■ Objetivo
Resume el párrafo que comienza con «El gran problema de la economía argentina» en el artículo sobre el déficit y la deuda, sin perder sus ideas principales.

■ Fragmento del documento
El déficit no es el problema, la deuda tampoco
Agustín Monteverde

Sus escritos fueron publicados en las obras “Claves para interpretar la Argentina” (2004),  “Desafíos del Bicentenario para la Libertad” (2010) de la Fundación Atlas para una Sociedad Libre.



Nueve de cada diez de los U$ 374.000 MM de deuda del Tesoro están indexados, sea por dólar o por inflación. Esta vez los defraudadores profesionales — nuestra clase política— no podrán recurrir a la expoliación de la ‘licuación’. No es esa la única cuenta a pagar que las sucesivas administraciones kirchneristas y cambiemitas nos dejan: también deberemos hacernos cargo de la deuda del BCRA. A pagar con lo que ahorramos. Pero hacemos precisamente lo opuesto: tenemos déficit, tanto fiscal como de flujo de capitales. Lo que hace que la deuda —la fiscal y la cuasifiscal— se vuelva cada vez más impagable.
Pero el problema más serio de la economía argentina no es el déficit. Tampoco la deuda. Por ello, los programas del FMI, centrados en reducir el déficit y refinanciar la deuda, resultan contraproducentes y recesivos. Y su ‘alivio’ siempre ha sido efímero; ocurrió con De la Rúa, de nuevo con Macri y —como era de esperar— vuelve a pasar con Fernández.
El gran problema de la economía argentina es el tamaño demencial del Estado y lo que éste gasta. Con esta obscenidad de gasto es imposible ahorrar porque en vez de crear riqueza y crecer, se pulveriza riqueza y se hunde la economía. Todo el gasto es político. Porque se hace política con todos los renglones del gasto y porque el Estado es la personificación de la clase política con sus capas geológicas de conchabados.
Una de las manifestaciones de ese problema principal es la inflación de regulaciones, normas elucubradas al solo efecto de justificar innecesarios cargos estatales y que se ocupan de hacer imposible la vida de las empresas y de las personas. Otra es la inflación de los precios, que supera 60 % y va por más.

(Registros de un conjunto de datos)
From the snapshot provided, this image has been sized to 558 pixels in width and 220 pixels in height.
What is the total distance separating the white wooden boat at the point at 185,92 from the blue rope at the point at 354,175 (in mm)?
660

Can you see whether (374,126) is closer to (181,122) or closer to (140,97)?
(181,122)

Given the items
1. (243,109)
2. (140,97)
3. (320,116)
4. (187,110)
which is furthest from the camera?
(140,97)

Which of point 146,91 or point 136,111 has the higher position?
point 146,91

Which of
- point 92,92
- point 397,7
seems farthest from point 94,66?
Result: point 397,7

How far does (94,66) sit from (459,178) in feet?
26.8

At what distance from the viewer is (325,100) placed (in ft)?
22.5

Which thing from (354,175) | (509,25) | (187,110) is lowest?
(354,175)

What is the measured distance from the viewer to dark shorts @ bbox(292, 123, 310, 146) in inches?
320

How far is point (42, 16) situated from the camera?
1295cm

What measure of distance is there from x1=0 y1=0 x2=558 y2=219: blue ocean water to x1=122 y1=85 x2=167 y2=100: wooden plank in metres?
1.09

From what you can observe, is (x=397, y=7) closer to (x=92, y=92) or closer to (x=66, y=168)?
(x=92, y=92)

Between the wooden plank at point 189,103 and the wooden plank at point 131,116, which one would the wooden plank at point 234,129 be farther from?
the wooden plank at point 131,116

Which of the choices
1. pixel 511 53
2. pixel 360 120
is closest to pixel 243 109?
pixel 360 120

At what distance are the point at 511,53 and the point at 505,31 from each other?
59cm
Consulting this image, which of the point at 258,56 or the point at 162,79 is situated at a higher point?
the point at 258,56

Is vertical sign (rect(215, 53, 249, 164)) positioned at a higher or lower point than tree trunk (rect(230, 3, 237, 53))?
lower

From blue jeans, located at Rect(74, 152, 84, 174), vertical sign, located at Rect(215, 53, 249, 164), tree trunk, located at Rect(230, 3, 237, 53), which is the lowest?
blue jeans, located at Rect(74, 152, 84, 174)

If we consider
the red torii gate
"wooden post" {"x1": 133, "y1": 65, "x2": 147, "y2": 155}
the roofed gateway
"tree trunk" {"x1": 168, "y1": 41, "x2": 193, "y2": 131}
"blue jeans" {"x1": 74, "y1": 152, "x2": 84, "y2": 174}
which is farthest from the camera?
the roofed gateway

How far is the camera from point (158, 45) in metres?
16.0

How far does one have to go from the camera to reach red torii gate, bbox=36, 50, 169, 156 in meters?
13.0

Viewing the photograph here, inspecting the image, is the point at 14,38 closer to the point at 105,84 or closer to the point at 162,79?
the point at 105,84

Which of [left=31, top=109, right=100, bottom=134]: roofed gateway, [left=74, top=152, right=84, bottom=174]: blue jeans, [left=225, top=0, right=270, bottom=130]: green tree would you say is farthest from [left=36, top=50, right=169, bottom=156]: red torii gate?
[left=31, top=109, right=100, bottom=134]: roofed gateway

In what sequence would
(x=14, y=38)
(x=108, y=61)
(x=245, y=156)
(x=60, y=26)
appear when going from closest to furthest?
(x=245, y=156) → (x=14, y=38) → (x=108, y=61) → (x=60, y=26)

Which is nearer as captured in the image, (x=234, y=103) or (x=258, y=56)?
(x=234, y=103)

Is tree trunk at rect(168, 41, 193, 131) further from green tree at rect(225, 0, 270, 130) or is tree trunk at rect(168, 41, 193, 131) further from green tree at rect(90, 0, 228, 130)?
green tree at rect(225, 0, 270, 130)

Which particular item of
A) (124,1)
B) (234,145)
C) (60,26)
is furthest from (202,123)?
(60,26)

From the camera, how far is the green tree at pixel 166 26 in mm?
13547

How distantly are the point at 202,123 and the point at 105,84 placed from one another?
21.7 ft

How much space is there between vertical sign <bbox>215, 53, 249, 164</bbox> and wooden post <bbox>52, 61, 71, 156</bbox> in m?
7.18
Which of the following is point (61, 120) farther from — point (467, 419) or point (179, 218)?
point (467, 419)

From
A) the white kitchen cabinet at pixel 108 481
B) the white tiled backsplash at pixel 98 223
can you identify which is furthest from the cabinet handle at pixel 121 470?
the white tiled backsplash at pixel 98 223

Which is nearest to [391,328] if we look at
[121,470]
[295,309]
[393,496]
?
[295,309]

■ Resultado
El mayor problema de la economía argentina es el tamaño desmesurado del Estado y su gasto. Ese gasto impide ahorrar, destruye riqueza y hunde la economía en vez de hacerla crecer. Todo el gasto es político: cada rubro se usa para hacer política, y el Estado encarna a la clase política y a sus capas de conchabados.